▶ _RECORDED DATA_
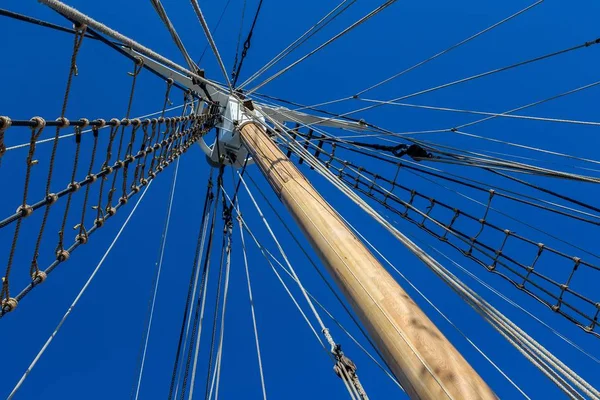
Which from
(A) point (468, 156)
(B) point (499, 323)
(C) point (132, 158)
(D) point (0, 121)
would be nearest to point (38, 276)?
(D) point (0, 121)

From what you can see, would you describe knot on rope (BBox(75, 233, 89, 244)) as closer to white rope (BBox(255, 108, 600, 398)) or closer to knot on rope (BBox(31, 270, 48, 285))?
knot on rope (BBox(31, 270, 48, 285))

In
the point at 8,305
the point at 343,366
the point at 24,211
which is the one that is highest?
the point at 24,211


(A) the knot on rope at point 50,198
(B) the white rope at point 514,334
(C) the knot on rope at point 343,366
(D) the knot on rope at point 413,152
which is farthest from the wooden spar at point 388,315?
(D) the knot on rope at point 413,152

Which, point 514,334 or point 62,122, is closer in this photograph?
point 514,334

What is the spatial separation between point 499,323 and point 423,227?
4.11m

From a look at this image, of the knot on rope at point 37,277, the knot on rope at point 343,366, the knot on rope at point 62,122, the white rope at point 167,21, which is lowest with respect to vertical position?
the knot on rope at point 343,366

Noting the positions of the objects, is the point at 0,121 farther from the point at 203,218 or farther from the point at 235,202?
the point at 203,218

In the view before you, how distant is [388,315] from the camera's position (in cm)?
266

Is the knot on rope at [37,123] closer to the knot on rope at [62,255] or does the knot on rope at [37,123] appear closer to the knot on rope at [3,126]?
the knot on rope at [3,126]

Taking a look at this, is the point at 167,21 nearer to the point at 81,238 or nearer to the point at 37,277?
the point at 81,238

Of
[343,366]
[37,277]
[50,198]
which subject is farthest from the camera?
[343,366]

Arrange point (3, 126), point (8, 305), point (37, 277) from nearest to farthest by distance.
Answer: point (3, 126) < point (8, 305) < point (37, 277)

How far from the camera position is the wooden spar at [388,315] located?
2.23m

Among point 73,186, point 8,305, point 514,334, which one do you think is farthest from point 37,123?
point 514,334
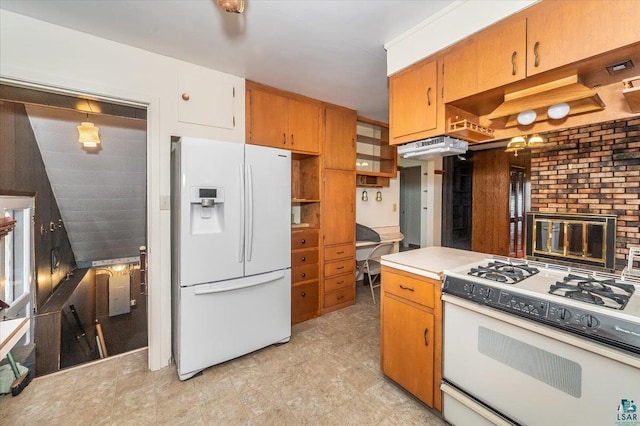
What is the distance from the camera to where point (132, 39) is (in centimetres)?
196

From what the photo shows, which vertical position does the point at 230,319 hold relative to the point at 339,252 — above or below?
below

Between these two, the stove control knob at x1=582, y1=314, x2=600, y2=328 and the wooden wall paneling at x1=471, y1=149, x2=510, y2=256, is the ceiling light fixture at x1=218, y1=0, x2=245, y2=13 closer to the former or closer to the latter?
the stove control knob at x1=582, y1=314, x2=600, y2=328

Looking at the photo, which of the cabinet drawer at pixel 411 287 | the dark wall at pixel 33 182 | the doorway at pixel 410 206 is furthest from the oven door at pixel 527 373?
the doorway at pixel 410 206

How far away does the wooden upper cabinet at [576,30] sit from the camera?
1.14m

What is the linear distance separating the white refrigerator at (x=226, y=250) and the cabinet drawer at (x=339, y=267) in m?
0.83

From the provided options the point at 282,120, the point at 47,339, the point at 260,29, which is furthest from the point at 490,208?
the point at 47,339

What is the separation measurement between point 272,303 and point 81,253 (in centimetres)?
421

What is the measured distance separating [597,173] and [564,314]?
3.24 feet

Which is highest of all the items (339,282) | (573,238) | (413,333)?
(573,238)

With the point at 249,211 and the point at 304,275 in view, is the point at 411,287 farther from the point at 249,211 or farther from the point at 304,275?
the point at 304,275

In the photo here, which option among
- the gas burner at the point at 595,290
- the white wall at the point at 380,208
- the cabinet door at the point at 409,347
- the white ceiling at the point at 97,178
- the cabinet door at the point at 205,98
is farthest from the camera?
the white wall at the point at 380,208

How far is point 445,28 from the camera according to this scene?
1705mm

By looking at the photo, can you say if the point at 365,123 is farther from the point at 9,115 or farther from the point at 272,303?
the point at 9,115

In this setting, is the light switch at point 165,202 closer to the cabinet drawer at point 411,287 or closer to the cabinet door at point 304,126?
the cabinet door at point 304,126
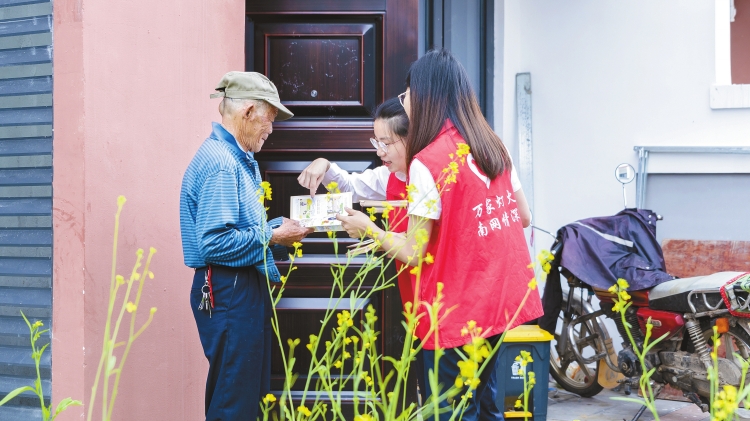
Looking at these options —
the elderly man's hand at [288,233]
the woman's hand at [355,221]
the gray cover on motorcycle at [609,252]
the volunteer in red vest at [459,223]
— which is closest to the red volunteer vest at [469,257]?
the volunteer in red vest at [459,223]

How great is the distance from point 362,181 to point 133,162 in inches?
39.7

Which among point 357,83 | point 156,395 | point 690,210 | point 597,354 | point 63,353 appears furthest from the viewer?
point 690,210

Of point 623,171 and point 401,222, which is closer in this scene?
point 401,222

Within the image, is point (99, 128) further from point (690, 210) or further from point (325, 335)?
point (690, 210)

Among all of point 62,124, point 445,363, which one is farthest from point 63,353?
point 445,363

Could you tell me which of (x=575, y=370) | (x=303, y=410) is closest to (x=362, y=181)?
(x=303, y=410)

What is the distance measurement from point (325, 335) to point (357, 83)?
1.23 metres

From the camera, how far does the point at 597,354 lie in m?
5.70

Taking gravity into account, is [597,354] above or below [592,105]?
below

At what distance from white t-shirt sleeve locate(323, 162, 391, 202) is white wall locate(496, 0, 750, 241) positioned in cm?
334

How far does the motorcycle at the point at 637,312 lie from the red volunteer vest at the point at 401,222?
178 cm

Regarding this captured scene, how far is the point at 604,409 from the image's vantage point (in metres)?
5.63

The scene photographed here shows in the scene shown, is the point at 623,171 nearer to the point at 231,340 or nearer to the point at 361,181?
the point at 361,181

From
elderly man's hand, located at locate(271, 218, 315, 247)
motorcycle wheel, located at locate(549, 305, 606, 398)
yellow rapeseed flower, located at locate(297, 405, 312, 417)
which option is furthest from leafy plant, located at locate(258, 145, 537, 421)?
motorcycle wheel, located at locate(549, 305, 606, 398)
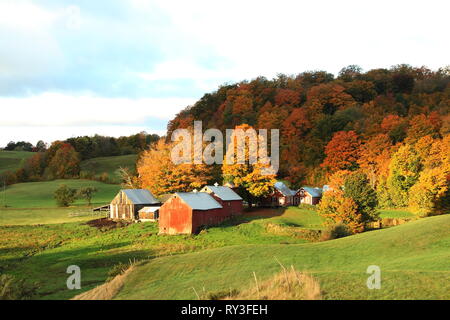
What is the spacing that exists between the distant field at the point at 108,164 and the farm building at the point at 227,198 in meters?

▶ _SHORT EXERCISE_
Pull out every row above and copy it word for word, leaving out the pictures.

▶ _REPLY_
Which from
(A) point (468, 156)
(B) point (499, 323)
(C) point (132, 158)
(D) point (0, 121)
would be nearest to point (38, 276)?
(D) point (0, 121)

From what you can see, would you describe knot on rope (BBox(75, 233, 89, 244)) as closer to white rope (BBox(255, 108, 600, 398)) or closer to knot on rope (BBox(31, 270, 48, 285))?
knot on rope (BBox(31, 270, 48, 285))

In
the point at 8,305
the point at 343,366
the point at 24,211
which is the one that is highest?
the point at 24,211


(A) the knot on rope at point 50,198
(B) the white rope at point 514,334
(C) the knot on rope at point 343,366
(D) the knot on rope at point 413,152
which is farthest from the wooden spar at point 388,315?
(D) the knot on rope at point 413,152

Which, point 514,334 or point 62,122, is closer in this photograph?
point 514,334

What is the spatial separation between point 499,323 and point 423,227?
4.11m

From a look at this image, of the knot on rope at point 37,277, the knot on rope at point 343,366, the knot on rope at point 62,122, the white rope at point 167,21, which is lowest with respect to vertical position?
the knot on rope at point 343,366

Noting the positions of the objects, is the point at 0,121 farther from the point at 203,218 or farther from the point at 235,202?
the point at 203,218

In the view before you, how distant is [388,315] from the camera's position (in cm)?
266

Is the knot on rope at [37,123] closer to the knot on rope at [62,255] or does the knot on rope at [37,123] appear closer to the knot on rope at [3,126]?
the knot on rope at [3,126]

Taking a look at this, is the point at 167,21 nearer to the point at 81,238 or nearer to the point at 37,277?
the point at 81,238

Of
[343,366]
[37,277]
[50,198]
which subject is farthest from the camera?
[343,366]

Arrange point (3, 126), point (8, 305), point (37, 277) from nearest to farthest by distance.
Answer: point (3, 126) < point (8, 305) < point (37, 277)

How far from the camera position is the wooden spar at [388,315] located?
2.23m

Among point 73,186, point 8,305, point 514,334, which one do you think is farthest from point 37,123?
point 514,334
What is the distance from the camera to where point (132, 39) is (in centimetres)?
196

From what the photo shows, which vertical position does the point at 230,319 hold relative to the point at 339,252 — above or below?
below

Between these two, the stove control knob at x1=582, y1=314, x2=600, y2=328 and the wooden wall paneling at x1=471, y1=149, x2=510, y2=256, is the ceiling light fixture at x1=218, y1=0, x2=245, y2=13 closer to the former or closer to the latter?
the stove control knob at x1=582, y1=314, x2=600, y2=328

Looking at the photo, which of the cabinet drawer at pixel 411 287 | the dark wall at pixel 33 182 | the doorway at pixel 410 206 is furthest from the oven door at pixel 527 373?
the doorway at pixel 410 206

How far away does the wooden upper cabinet at [576,30] sit from the camera?
1.14m

What is the linear distance separating the white refrigerator at (x=226, y=250) and the cabinet drawer at (x=339, y=267) in m?
0.83

From the provided options the point at 282,120, the point at 47,339, the point at 260,29, which is furthest from the point at 490,208?
the point at 47,339

What is the separation measurement between point 272,303 and point 81,253 (in centimetres)?
421

What is the measured distance separating [597,173] and [564,314]?
3.24 feet

Which is highest of all the items (339,282) | (573,238) | (413,333)?
(573,238)

With the point at 249,211 and the point at 304,275 in view, is the point at 411,287 farther from the point at 249,211 or farther from the point at 304,275?
the point at 304,275

In the photo here, which option among
- the gas burner at the point at 595,290
- the white wall at the point at 380,208
- the cabinet door at the point at 409,347
- the white ceiling at the point at 97,178
- the cabinet door at the point at 205,98
is farthest from the camera?
the white wall at the point at 380,208

How far is point 445,28 from the camera according to this scene?
1705mm

By looking at the photo, can you say if the point at 365,123 is farther from the point at 9,115 or farther from the point at 272,303?
the point at 9,115

In this setting, is the light switch at point 165,202 closer to the cabinet drawer at point 411,287 or closer to the cabinet door at point 304,126?
the cabinet door at point 304,126
Looking at these options —
the elderly man's hand at [288,233]
the woman's hand at [355,221]
the gray cover on motorcycle at [609,252]
the volunteer in red vest at [459,223]
— which is closest to the red volunteer vest at [469,257]?
the volunteer in red vest at [459,223]

How great is the distance from point 362,181 to point 133,162 in inches?
39.7

Which among point 357,83 | point 156,395 | point 690,210 | point 597,354 | point 63,353 appears furthest from the viewer?
point 690,210

Of point 623,171 and point 401,222, which is closer in this scene?
point 401,222

Within the image, is point (99, 128) further from point (690, 210) or further from point (325, 335)?
point (690, 210)

Among all of point 62,124, point 445,363, which one is farthest from point 63,353?
point 445,363

Could you tell me which of (x=575, y=370) | (x=303, y=410) is closest to (x=362, y=181)?
(x=303, y=410)

What is the distance measurement from point (325, 335) to point (357, 83)?
1.23 metres

From the camera, how far does the point at 597,354 lie in m?
5.70

Taking gravity into account, is [597,354] above or below [592,105]?
below

At what distance from white t-shirt sleeve locate(323, 162, 391, 202) is white wall locate(496, 0, 750, 241) positioned in cm?
334

How far does the motorcycle at the point at 637,312 lie from the red volunteer vest at the point at 401,222?
178 cm

Regarding this captured scene, how far is the point at 604,409 from the image's vantage point (in metres)?
5.63

The scene photographed here shows in the scene shown, is the point at 623,171 nearer to the point at 231,340 or nearer to the point at 361,181?
the point at 361,181

From
elderly man's hand, located at locate(271, 218, 315, 247)
motorcycle wheel, located at locate(549, 305, 606, 398)
yellow rapeseed flower, located at locate(297, 405, 312, 417)
which option is furthest from leafy plant, located at locate(258, 145, 537, 421)?
motorcycle wheel, located at locate(549, 305, 606, 398)
What is the spacing that exists between the distant field at the point at 108,164 and the farm building at the point at 227,198 in meters?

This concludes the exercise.